Николай Анциферов – Николай Анциферов. «Такова наша жизнь в письмах». Письма родным и друзьям (1900–1950-е годы) (страница 24)
Но отчего, отчего же нет сегодня Вашего письма?
Ребята болтают — засыпая. Окно снова открыто — и запах зелени после майской грозы, проникая сквозь окно, смешивается с запахом сирени, ландышей и полевых цветов: во всех вазах — букеты. В комнате — порядок, это неистовые старания Танюши.
Вчера возил Танюшу в город. Уже за несколько дней она все заговаривала об этой поездке, бросаясь ко мне: «Папочка, сколько удовольствий ожидает меня! Поскорее бы 18-ое». (А мне не хочется, чтобы они бежали.) Утро было прекрасное. Мы дошли до Египетских ворот[290] и там сели на автобус. Глаза дочурки горели. Она засыпала меня вопросами, восклицаньями. Все в цвету еще более благоуханном и свежем после дождей: сирень, яблони, вишни, каштаны. Замечая нежность в моих глазах — она сдвигала свои тонкие брови и потуплялась.
Беда с ней!
В городе купил сыну марок (маленькая компенсация). Угостил Танюшу пирожным и мороженым.
Прогулялись по Пассажу в ожидании начала спектакля.
В театре она сделалась торжественна. Мне было замечательно хорошо. Я себя чувствовал сразу и стариком, и ребенком. Я был одновременно и в Танюше, и вне ее, но и вне себя, а как-то над нами. Понимаете…
Спектакль был хорош. Не без мудрствования лукавого (а как хочется простоты), но все же хорошо. Танюшка голосом, преисполненным блаженства, повторяла: «Папочка, как интересно!» А мне казалось, что она не дочь мне (как Светик — сын), а внучка. И я напоминал себе деда — Кола Бреньона, который от нежности хотел съесть свою внучку — жаворонка Глоди[291]. Ну вот. Сейчас Светик, засыпая, спрашивает: «А где ты познакомился с Софьей Александровной?» Я ответил, но спросил: «А с чего это ты спрашиваешь?» — «Да так, не знаю». (Я не говорил, что пишу Вам.)
У него с экзаменами — благополучно. Все «хорошо» (кроме одного «уд.» — физике). А все же грустно писать без Вашего письма. Привет.
Дорогая Софья Александровна.
В день ожидания Вашего письма я писал Вам. Вчера получил Ваше письмо и пишу Вам опять. В Вашем 2-ом письме Вы мне писали, что Вам «грустно и тревожно стало», когда Вы не нашли моего письма «на обычном у нас месте». И мне в эти дни было грустно и тревожно. Ну, вот Вам! Ваше письмо было холоднее первых. Но я утешаюсь тем, что, когда Вы лежите под «густым зеленым дубом», Вы думаете немножко и обо мне. Правда? Рад, что этот раз Вы писали много о себе самой (не только о моем и нашем).

========================================================================

▶ [ЗАДАНИЕ 1]
Переведите на английский язык предложение из письма: «Вчера возил Танюшу в город.»
▶ [ЗАДАНИЕ 2]
Выпишите из письма без изменений фрагмент, начиная со слов «Вчера возил Танюшу» и далее вплоть до слов «ожидании начала спектакля.».

▶ [ИСХОДНЫЙ МАТЕРИАЛ]
========================================================================

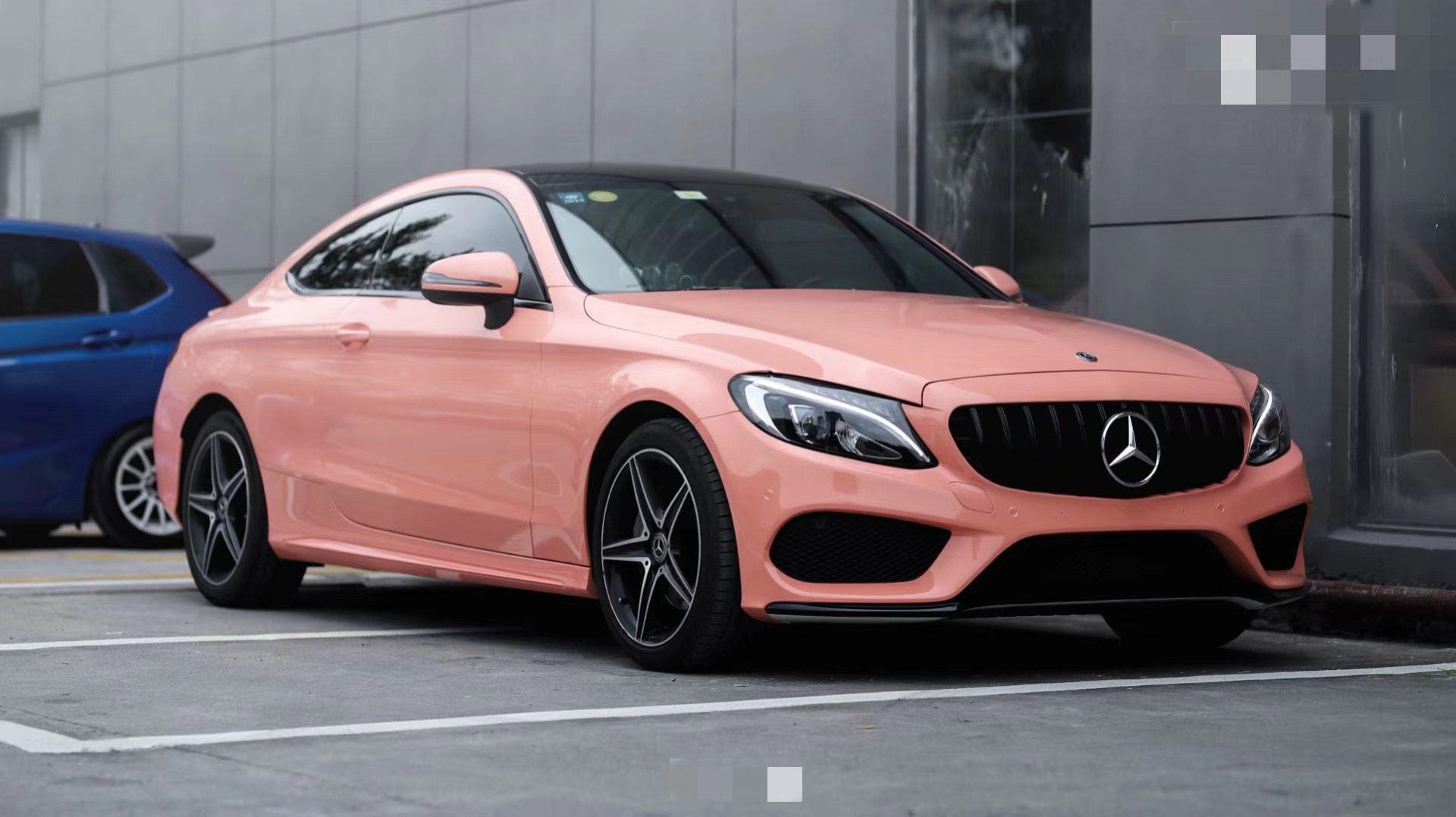 奔驰c轿跑改色粉猪,这样的颜色你心动了吗?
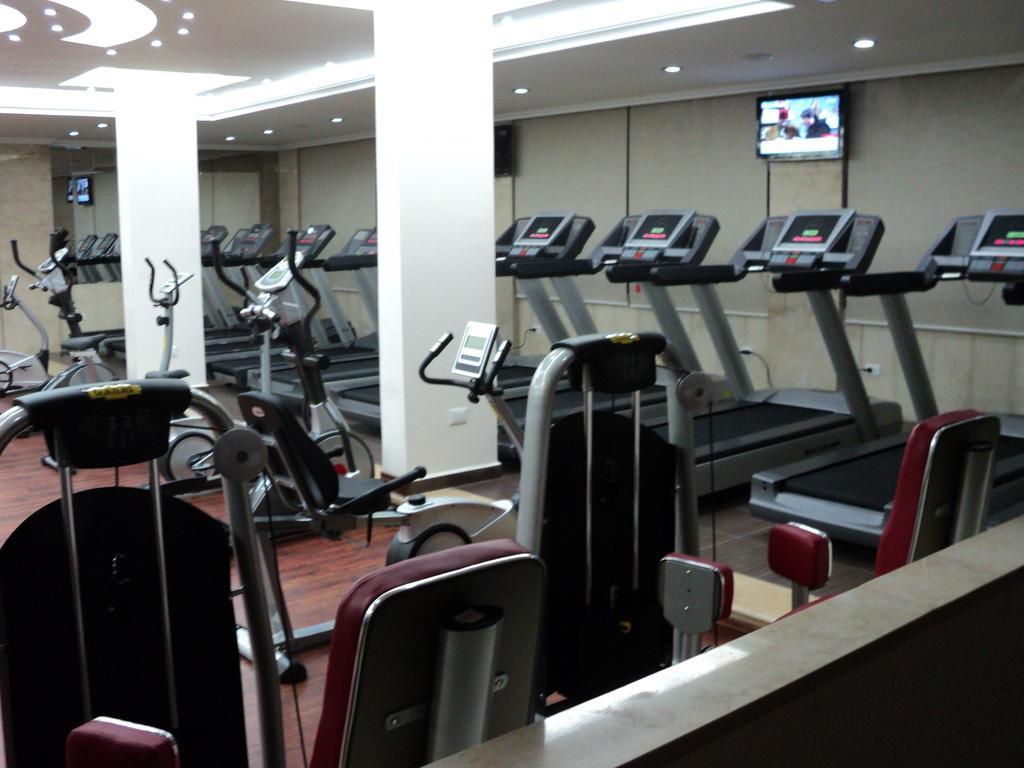 Platinum Hotel Tyre Bagian luar foto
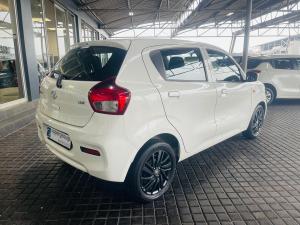 Toyota Vitz 1.0 XR manual - Image 7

========================================================================

▶ [ОТВЕТ 1]
Yesterday I took Tanyusha into town.

▶ [ОТВЕТ 2]
Вчера возил Танюшу в город. Уже за несколько дней она все заговаривала об этой поездке, бросаясь ко мне: «Папочка, сколько удовольствий ожидает меня! Поскорее бы 18-ое». (А мне не хочется, чтобы они бежали.) Утро было прекрасное. Мы дошли до Египетских ворот[290] и там сели на автобус. Глаза дочурки горели. Она засыпала меня вопросами, восклицаньями. Все в цвету еще более благоуханном и свежем после дождей: сирень, яблони, вишни, каштаны. Замечая нежность в моих глазах — она сдвигала свои тонкие брови и потуплялась.
Беда с ней!
В городе купил сыну марок (маленькая компенсация). Угостил Танюшу пирожным и мороженым.
Прогулялись по Пассажу в ожидании начала спектакля.